Requirements: Transcribe the records below without any changes, from the line with "the vertical sense?" up to and including the line with "32.6 inches". Omit the pictures from your transcription.

Records of spatial reasoning questions:
◇ ◇ ◇ ◇ ◇ ◇ ◇
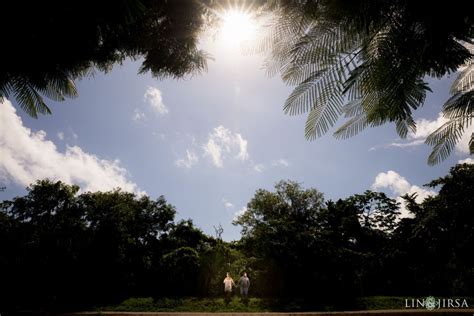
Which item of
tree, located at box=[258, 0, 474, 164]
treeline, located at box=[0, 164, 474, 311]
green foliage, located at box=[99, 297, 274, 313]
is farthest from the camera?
treeline, located at box=[0, 164, 474, 311]

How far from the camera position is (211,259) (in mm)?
17656

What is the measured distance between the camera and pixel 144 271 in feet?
60.1

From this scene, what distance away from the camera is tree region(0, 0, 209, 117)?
5.39 feet

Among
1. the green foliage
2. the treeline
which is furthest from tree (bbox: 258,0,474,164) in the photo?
the treeline

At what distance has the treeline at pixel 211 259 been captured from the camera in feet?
53.2

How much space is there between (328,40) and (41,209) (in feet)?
96.8

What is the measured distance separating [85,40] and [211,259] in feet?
56.2

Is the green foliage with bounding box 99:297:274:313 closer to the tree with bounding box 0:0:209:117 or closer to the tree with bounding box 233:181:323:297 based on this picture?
the tree with bounding box 233:181:323:297

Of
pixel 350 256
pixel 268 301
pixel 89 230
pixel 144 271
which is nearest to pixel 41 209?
pixel 89 230

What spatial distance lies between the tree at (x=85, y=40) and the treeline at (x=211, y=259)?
50.2ft

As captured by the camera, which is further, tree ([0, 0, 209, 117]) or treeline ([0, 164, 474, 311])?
treeline ([0, 164, 474, 311])

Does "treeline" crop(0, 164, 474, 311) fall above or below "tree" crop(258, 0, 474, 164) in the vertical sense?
below

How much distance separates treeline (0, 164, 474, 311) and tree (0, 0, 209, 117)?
50.2 feet

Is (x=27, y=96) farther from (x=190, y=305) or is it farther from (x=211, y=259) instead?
(x=211, y=259)
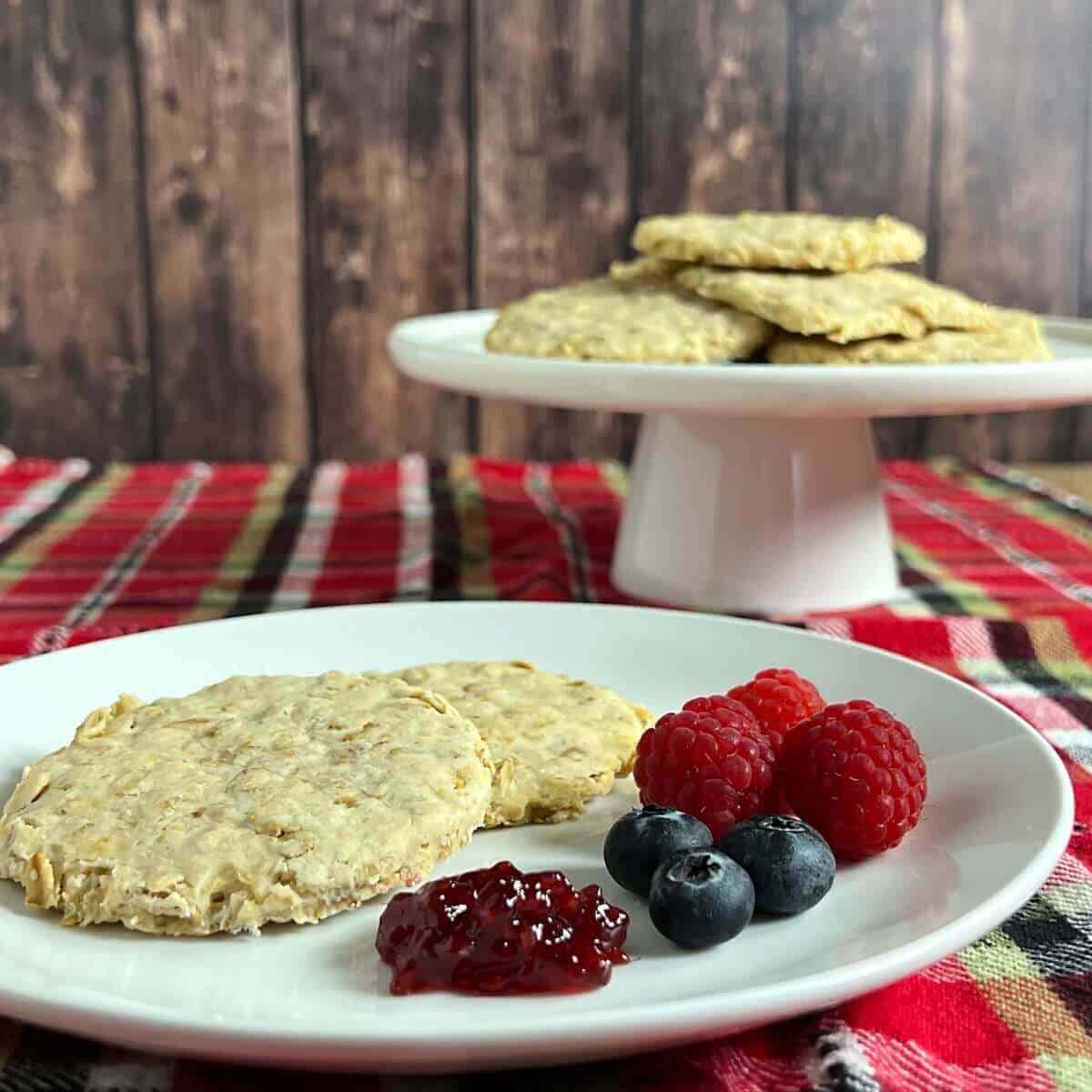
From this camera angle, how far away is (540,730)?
94 cm

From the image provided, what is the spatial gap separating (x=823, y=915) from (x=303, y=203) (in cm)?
179

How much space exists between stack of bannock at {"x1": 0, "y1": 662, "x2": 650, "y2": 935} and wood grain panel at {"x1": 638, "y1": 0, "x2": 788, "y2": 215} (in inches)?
59.0

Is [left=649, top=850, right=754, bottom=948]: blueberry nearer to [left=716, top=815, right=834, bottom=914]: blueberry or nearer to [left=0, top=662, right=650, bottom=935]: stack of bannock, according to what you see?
[left=716, top=815, right=834, bottom=914]: blueberry

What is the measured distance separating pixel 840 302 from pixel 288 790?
32.6 inches

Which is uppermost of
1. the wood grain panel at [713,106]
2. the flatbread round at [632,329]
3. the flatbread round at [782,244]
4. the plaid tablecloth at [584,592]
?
the wood grain panel at [713,106]

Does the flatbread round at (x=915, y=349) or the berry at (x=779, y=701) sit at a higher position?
the flatbread round at (x=915, y=349)

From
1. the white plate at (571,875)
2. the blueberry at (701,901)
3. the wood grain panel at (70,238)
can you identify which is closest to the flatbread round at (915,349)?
the white plate at (571,875)

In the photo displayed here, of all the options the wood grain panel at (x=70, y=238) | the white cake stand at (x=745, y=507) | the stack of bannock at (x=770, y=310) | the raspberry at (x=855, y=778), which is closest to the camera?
the raspberry at (x=855, y=778)

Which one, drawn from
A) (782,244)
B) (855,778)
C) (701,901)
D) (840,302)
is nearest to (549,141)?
(782,244)

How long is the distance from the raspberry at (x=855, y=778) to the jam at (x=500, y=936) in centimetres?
17

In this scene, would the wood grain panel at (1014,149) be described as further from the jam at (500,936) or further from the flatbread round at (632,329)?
the jam at (500,936)

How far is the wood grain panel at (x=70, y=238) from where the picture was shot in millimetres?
2213

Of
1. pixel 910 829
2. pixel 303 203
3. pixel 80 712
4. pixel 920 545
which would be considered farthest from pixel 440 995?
pixel 303 203

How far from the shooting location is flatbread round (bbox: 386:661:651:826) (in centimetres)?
87
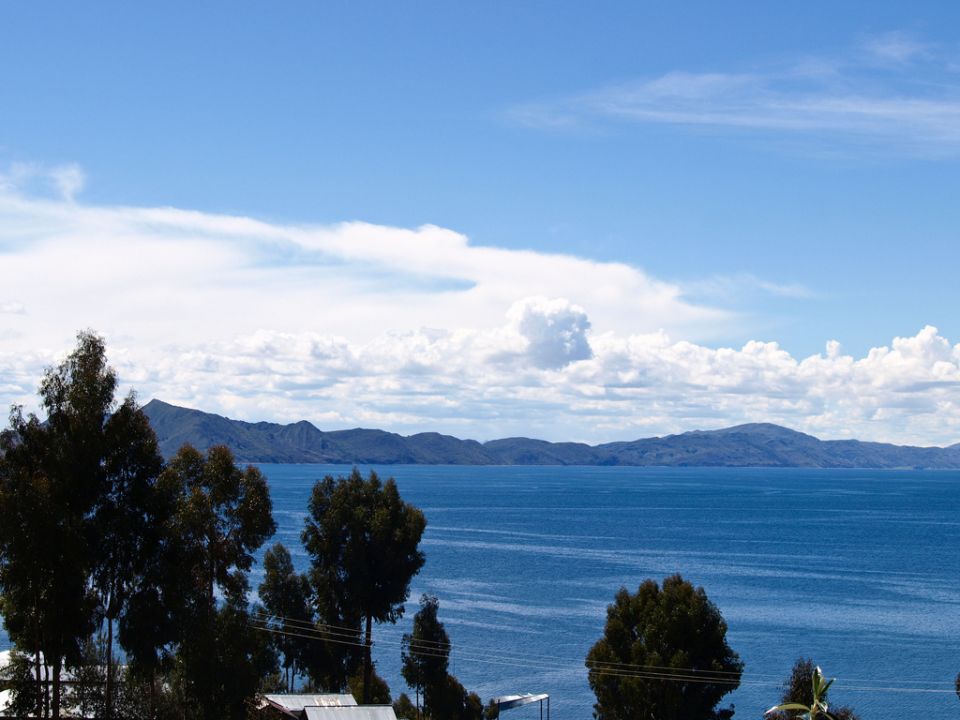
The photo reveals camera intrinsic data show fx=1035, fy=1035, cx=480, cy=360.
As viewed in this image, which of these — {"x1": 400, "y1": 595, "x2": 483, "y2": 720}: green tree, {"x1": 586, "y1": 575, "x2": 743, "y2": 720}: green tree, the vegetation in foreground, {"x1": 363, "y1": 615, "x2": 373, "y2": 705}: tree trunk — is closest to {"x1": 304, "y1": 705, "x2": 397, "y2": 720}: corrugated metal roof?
the vegetation in foreground

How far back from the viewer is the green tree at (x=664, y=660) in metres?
45.9

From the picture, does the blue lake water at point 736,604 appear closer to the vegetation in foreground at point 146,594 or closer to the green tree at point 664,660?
the green tree at point 664,660

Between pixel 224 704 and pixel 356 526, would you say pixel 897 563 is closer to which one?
pixel 356 526

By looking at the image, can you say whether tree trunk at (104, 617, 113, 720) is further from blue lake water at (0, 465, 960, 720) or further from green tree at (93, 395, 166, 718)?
blue lake water at (0, 465, 960, 720)

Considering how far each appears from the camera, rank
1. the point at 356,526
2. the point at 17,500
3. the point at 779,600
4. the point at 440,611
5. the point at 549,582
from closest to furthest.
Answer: the point at 17,500, the point at 356,526, the point at 440,611, the point at 779,600, the point at 549,582

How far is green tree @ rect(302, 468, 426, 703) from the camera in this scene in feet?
183

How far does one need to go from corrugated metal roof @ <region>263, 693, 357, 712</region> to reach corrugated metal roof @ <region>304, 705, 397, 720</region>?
1.54 meters

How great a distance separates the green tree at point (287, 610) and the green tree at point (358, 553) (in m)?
1.16

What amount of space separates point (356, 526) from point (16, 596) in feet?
78.8

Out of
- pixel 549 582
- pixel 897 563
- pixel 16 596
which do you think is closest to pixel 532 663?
pixel 549 582

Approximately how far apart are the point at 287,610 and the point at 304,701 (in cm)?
1430

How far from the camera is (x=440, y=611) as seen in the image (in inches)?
3829

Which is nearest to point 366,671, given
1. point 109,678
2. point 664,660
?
point 664,660

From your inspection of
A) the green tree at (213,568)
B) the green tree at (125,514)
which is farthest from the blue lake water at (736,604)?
the green tree at (125,514)
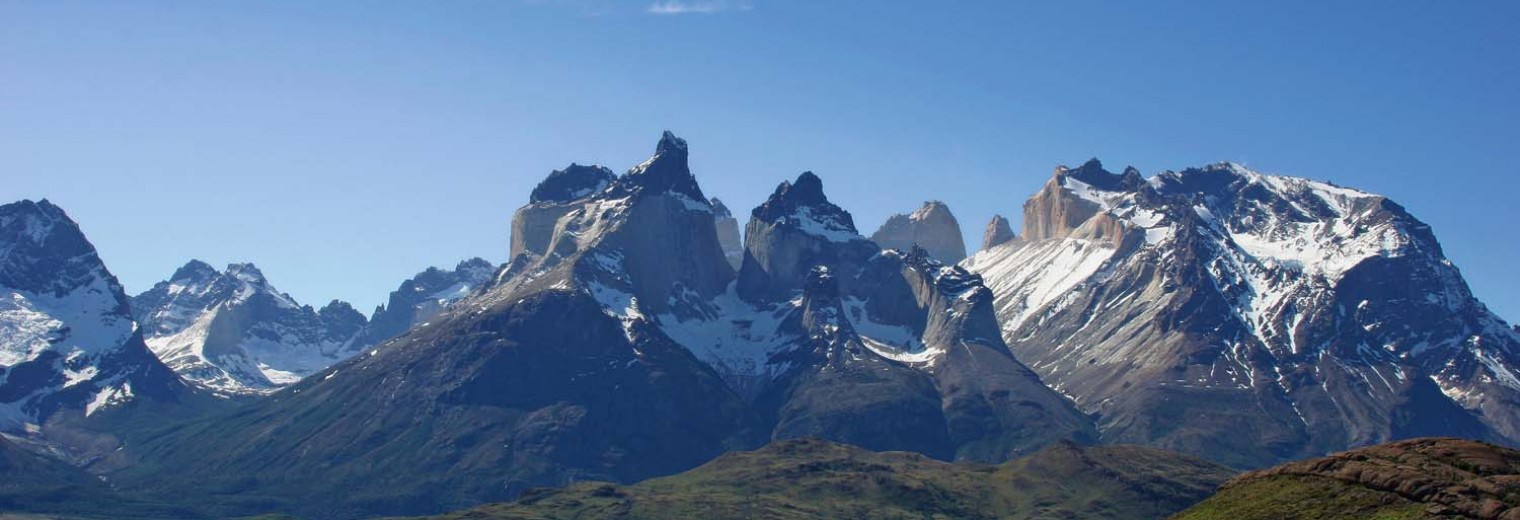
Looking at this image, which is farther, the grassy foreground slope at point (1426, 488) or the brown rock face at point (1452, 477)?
the grassy foreground slope at point (1426, 488)

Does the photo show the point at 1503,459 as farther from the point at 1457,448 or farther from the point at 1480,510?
the point at 1480,510

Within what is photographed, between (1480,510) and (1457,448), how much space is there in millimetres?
21302

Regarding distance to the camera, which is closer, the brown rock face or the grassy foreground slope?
the brown rock face

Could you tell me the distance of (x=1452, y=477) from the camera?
187m

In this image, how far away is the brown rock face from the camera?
584 feet

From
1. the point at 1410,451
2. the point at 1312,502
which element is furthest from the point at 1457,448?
the point at 1312,502

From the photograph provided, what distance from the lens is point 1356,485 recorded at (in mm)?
196750

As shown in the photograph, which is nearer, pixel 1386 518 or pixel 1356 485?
pixel 1386 518

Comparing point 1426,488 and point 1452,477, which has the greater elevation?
point 1452,477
◇ ◇ ◇ ◇ ◇ ◇ ◇
Answer for the task:
Does "treeline" crop(0, 164, 474, 311) fall above or below "tree" crop(258, 0, 474, 164) in the vertical sense?
below

How much distance separates treeline (0, 164, 474, 311) and tree (0, 0, 209, 117)?
50.2 feet

Is (x=27, y=96) farther from (x=190, y=305) or is it farther from (x=211, y=259) instead?
(x=211, y=259)
From this camera angle, how far away is (540,730)?
94 cm

From the image provided, what is the spatial gap separating (x=823, y=915) from (x=303, y=203) (in cm)?
179

How much space exists between stack of bannock at {"x1": 0, "y1": 662, "x2": 650, "y2": 935} and wood grain panel at {"x1": 638, "y1": 0, "x2": 788, "y2": 215} (in inches)?
59.0

Is [left=649, top=850, right=754, bottom=948]: blueberry nearer to [left=716, top=815, right=834, bottom=914]: blueberry or nearer to [left=0, top=662, right=650, bottom=935]: stack of bannock, according to what you see?
[left=716, top=815, right=834, bottom=914]: blueberry

What is the measured distance separating pixel 840 302 from pixel 288 790?
32.6 inches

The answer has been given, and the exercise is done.